For Immediate Release
Jan. 31, 2022
Vancouver, BC – S.U.C.C.E.S.S. has launched a new program to support people with dementia and their families, thanks to funding from the Public Health Agency of Canada which will provide more than $9.5 million for 15 projects aiming to raise awareness of dementia and promote dementia-inclusive communities across Canada.
Our Culturally-Appropriate Dementia Awareness & Education Project for Diverse Immigrant Communities program offers tailored dementia awareness and educational workshops in Cantonese, Mandarin, Korean, and Farsi to members of immigrant communities in British Columbia.
“Awareness and education are key to reduce the stigma of dementia,” said Queenie Choo, CEO of S.U.C.C.E.S.S. “Yet we know this health information is often not available to immigrant seniors in a way that is culturally-relevant or in a language they can understand, so we’re going to change that.”
More than one-third of Canadians indicate that they would feel uncomfortable telling their employer, neighbours, or others about a dementia diagnosis, according to government research, and yet nearly 452,000 Canadian seniors live with dementia and face biases.
“Many Canadians are, or will be, impacted by dementia through a personal diagnosis or that of a loved one,” Minister of Health Jean-Yves Duclos said in a release. “That’s why we are working to reduce the stigma surrounding dementia while increasing understanding of the condition and its risk factors. Through this funding, we’re taking a significant step towards promoting healthy ageing and creating more inclusive and supportive communities for people living with dementia, their families, and caregivers.”

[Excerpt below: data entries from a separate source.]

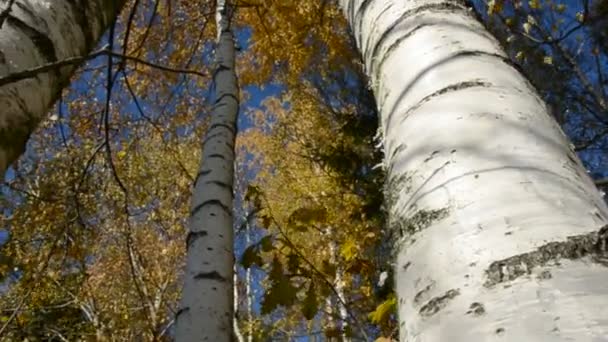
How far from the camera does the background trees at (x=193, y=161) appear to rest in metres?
5.50

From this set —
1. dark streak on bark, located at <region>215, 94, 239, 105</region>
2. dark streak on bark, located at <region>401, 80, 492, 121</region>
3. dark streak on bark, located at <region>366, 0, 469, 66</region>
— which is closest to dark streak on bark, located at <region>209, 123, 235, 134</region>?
dark streak on bark, located at <region>215, 94, 239, 105</region>

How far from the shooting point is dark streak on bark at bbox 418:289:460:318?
550mm

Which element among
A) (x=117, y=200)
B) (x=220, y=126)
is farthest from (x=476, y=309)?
(x=117, y=200)

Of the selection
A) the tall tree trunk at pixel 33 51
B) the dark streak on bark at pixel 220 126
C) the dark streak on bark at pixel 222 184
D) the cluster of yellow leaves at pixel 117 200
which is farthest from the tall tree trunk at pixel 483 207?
the cluster of yellow leaves at pixel 117 200

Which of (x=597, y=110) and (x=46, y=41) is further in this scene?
(x=597, y=110)

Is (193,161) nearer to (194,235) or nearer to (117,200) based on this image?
(117,200)

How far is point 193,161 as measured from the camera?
10844 millimetres

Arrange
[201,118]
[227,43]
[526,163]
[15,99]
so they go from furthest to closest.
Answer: [201,118] < [227,43] < [15,99] < [526,163]

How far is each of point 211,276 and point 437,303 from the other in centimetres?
130

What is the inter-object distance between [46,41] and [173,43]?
5383 millimetres

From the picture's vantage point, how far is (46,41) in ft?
3.97

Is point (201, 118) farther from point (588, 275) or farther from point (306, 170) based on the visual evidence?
point (588, 275)

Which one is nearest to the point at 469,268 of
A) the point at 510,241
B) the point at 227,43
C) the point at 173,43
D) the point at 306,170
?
the point at 510,241

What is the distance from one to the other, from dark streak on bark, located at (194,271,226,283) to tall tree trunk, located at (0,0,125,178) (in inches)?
27.9
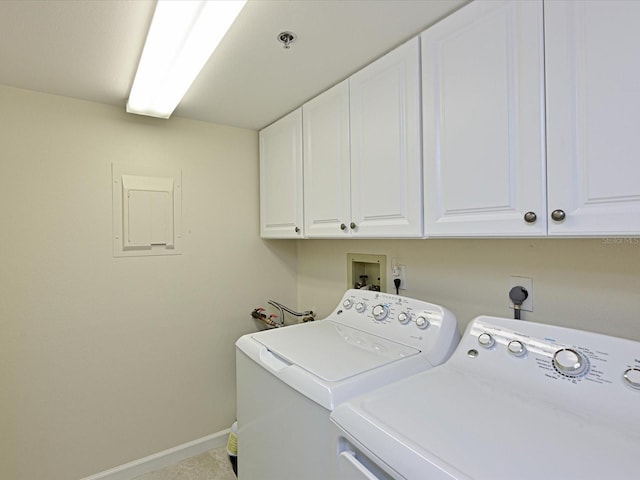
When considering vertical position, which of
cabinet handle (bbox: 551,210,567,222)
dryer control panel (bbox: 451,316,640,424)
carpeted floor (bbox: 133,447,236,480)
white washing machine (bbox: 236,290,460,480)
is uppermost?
cabinet handle (bbox: 551,210,567,222)

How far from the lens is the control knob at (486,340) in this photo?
1.08 metres

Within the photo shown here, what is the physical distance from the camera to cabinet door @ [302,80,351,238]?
1.55 metres

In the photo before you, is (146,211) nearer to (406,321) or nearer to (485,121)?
(406,321)

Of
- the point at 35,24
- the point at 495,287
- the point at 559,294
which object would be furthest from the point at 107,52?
the point at 559,294

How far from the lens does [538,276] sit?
1.20m

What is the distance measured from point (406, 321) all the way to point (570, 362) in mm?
560

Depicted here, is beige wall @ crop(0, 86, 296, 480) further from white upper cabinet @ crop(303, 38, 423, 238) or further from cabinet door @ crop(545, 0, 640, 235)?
cabinet door @ crop(545, 0, 640, 235)

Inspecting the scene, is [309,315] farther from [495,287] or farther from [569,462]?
[569,462]


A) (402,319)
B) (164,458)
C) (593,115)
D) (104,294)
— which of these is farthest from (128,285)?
(593,115)

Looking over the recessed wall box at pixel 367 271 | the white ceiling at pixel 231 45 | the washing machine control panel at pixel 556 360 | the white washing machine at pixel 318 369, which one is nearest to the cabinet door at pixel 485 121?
the white ceiling at pixel 231 45

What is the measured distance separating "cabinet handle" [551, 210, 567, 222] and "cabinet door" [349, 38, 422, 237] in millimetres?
424

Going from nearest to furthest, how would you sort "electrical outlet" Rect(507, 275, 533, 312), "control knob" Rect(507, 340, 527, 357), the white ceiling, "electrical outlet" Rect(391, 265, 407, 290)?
"control knob" Rect(507, 340, 527, 357) → the white ceiling → "electrical outlet" Rect(507, 275, 533, 312) → "electrical outlet" Rect(391, 265, 407, 290)

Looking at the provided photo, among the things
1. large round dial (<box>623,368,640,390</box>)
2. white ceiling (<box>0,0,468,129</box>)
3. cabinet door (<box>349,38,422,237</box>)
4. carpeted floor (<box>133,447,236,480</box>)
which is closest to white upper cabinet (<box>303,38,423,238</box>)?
cabinet door (<box>349,38,422,237</box>)

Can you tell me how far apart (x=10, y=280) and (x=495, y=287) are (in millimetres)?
2267
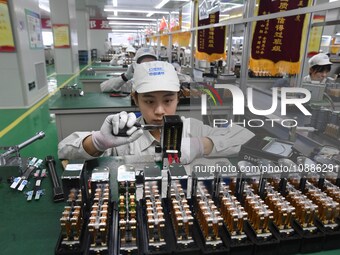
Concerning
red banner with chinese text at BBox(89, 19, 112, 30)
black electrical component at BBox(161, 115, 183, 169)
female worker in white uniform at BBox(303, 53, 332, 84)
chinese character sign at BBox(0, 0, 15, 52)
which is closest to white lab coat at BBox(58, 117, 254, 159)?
black electrical component at BBox(161, 115, 183, 169)

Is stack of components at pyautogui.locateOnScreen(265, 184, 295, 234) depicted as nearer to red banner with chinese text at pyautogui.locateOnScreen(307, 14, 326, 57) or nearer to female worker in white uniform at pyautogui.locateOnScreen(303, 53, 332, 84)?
female worker in white uniform at pyautogui.locateOnScreen(303, 53, 332, 84)

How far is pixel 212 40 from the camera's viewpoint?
352 centimetres

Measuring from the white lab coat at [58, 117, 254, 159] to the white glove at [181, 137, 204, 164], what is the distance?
0.17 ft

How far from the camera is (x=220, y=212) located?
2.82ft

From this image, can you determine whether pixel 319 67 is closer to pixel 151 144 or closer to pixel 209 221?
pixel 151 144

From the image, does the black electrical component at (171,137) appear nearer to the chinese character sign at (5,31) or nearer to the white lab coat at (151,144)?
the white lab coat at (151,144)

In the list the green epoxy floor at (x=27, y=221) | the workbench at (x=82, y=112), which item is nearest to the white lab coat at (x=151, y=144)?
the green epoxy floor at (x=27, y=221)

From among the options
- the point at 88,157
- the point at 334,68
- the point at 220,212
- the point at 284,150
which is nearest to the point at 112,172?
the point at 88,157

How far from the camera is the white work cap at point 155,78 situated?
50.2 inches

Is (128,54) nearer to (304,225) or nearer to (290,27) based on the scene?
(290,27)

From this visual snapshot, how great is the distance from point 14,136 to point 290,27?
11.0ft

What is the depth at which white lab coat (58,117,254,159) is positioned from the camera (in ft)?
4.35

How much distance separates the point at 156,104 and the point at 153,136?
0.82 ft

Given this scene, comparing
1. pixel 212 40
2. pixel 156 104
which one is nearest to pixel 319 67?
pixel 212 40
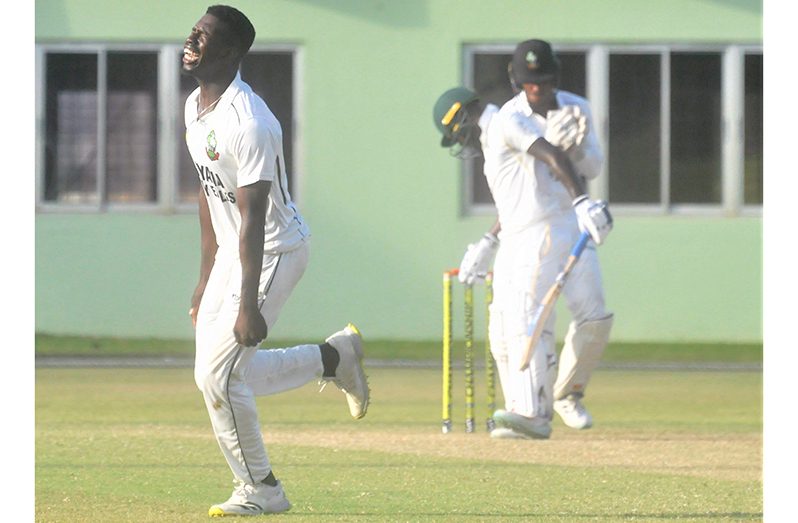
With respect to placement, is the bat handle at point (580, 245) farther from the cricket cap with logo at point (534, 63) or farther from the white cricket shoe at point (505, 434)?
the white cricket shoe at point (505, 434)

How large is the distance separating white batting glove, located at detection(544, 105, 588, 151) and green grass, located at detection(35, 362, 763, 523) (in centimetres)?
143

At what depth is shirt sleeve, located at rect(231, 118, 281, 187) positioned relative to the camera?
238 inches

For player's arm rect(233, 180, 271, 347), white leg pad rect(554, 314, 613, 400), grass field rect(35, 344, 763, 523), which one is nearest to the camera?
player's arm rect(233, 180, 271, 347)

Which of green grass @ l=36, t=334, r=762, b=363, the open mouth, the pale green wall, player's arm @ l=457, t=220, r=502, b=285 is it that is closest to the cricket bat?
player's arm @ l=457, t=220, r=502, b=285

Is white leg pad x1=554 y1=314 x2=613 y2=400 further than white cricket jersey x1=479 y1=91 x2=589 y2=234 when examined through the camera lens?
Yes

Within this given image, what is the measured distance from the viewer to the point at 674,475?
7852 mm

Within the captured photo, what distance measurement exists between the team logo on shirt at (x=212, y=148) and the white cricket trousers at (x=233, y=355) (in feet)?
1.12

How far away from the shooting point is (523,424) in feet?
28.5

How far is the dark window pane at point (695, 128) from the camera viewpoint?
16.7 m

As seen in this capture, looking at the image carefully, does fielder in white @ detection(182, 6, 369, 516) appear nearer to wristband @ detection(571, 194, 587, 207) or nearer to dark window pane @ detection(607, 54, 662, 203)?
wristband @ detection(571, 194, 587, 207)

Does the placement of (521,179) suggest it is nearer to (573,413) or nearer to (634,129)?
(573,413)

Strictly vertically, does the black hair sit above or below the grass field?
above

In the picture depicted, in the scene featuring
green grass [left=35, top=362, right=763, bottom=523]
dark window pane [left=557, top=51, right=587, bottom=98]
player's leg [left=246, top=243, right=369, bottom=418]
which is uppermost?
dark window pane [left=557, top=51, right=587, bottom=98]

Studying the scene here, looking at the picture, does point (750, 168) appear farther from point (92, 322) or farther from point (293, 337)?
point (92, 322)
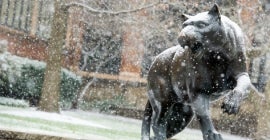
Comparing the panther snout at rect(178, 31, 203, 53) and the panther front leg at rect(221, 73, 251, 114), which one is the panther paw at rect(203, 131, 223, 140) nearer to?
the panther front leg at rect(221, 73, 251, 114)

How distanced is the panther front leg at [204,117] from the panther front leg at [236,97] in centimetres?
21

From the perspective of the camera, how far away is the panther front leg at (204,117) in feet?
11.6

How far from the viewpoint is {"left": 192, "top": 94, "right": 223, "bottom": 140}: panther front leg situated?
3.54 m

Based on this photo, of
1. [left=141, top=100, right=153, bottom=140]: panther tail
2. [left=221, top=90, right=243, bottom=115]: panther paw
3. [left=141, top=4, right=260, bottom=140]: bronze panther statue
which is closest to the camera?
[left=221, top=90, right=243, bottom=115]: panther paw

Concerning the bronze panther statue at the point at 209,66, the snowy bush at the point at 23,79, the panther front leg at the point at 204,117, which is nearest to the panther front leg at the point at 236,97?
the bronze panther statue at the point at 209,66

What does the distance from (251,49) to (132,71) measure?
296 inches

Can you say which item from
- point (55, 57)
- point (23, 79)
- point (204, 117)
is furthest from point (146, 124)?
point (23, 79)

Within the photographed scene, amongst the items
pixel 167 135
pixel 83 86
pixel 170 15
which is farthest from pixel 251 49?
pixel 167 135

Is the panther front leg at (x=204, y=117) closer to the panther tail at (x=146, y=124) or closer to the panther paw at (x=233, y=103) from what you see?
the panther paw at (x=233, y=103)

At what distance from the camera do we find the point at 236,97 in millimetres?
3408

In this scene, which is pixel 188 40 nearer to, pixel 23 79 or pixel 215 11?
pixel 215 11

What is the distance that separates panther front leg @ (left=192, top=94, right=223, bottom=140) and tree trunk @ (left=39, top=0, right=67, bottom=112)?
10419 mm

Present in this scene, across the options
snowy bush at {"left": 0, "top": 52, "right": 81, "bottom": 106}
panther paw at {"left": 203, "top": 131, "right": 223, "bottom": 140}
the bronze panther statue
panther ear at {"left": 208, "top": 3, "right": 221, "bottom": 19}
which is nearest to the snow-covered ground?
the bronze panther statue

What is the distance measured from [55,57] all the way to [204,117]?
10733mm
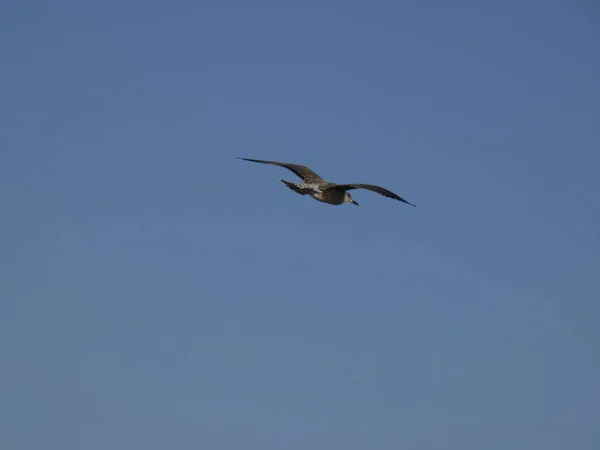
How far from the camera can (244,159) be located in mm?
56281

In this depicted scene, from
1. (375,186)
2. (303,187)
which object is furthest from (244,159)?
(375,186)

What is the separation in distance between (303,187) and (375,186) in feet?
18.8

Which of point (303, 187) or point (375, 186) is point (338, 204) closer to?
point (303, 187)

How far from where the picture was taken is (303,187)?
2167 inches

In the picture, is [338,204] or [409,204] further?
[338,204]

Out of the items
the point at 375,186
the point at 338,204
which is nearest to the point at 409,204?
the point at 375,186

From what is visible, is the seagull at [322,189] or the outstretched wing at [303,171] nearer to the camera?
the seagull at [322,189]

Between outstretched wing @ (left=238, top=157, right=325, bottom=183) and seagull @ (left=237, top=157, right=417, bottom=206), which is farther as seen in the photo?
outstretched wing @ (left=238, top=157, right=325, bottom=183)

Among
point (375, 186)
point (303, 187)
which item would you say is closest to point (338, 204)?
point (303, 187)

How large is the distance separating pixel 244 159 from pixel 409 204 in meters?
11.0

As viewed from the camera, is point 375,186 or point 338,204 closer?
point 375,186

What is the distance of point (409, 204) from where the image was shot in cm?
4784

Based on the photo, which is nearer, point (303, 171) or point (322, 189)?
point (322, 189)

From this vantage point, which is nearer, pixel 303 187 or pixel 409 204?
pixel 409 204
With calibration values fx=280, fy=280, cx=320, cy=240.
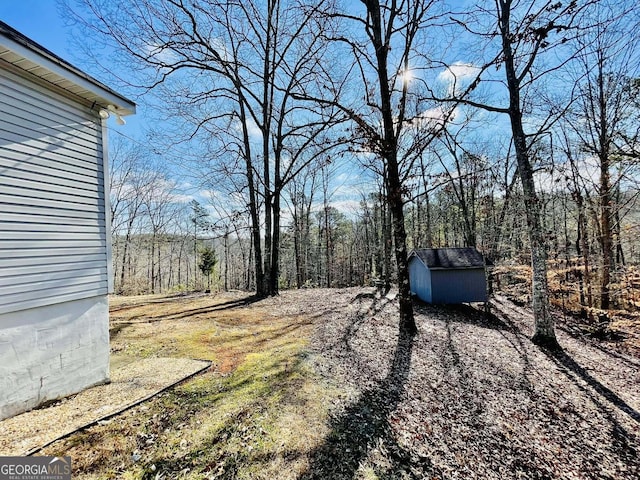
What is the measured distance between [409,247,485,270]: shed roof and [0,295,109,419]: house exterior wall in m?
10.7

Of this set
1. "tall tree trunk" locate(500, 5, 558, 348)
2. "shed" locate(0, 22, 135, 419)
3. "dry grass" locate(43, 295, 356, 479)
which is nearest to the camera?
"dry grass" locate(43, 295, 356, 479)

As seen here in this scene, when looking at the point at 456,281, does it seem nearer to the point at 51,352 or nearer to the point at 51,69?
the point at 51,352

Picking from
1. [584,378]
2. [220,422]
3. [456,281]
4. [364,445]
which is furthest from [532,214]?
[220,422]

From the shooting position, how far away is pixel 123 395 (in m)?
3.50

The government has committed $40 million over five years to support implementation of elements of Canada’s national dementia strategy. The Dementia Strategic Fund (DSF) and Dementia Community Investment (DCI) grants support programs that promote awareness of dementia, improve quality of life for people with dementia, reduce the risk of developing dementia, tackle stigma and create dementia-inclusive communities.
The first session, “Introduction to Dementia and Brain Health” kicked off in January with speaker Ms. Sharon Tong, who works as a Support and Education Coordinator at the Alzheimer Society of B.C. It included teaching on brain health and dementia risk factors, as well as mental health, social isolation, diet and exercise with the aim of maintaining healthy behaviours to reduce or delay dementia onset.
Our free dementia education program is designed for diverse immigrant communities, particularly members with no or limited English ability. The education is offered in virtual workshops open to interested members of the public, people living with dementia, their caregivers and family members.
The Culturally-Appropriate Dementia Awareness and Education Project for Diverse Immigrant Communities runs until March 31, 2023. Contact Program Assistant Negin Taassob at [email protected] or call 236-880-1871 for information.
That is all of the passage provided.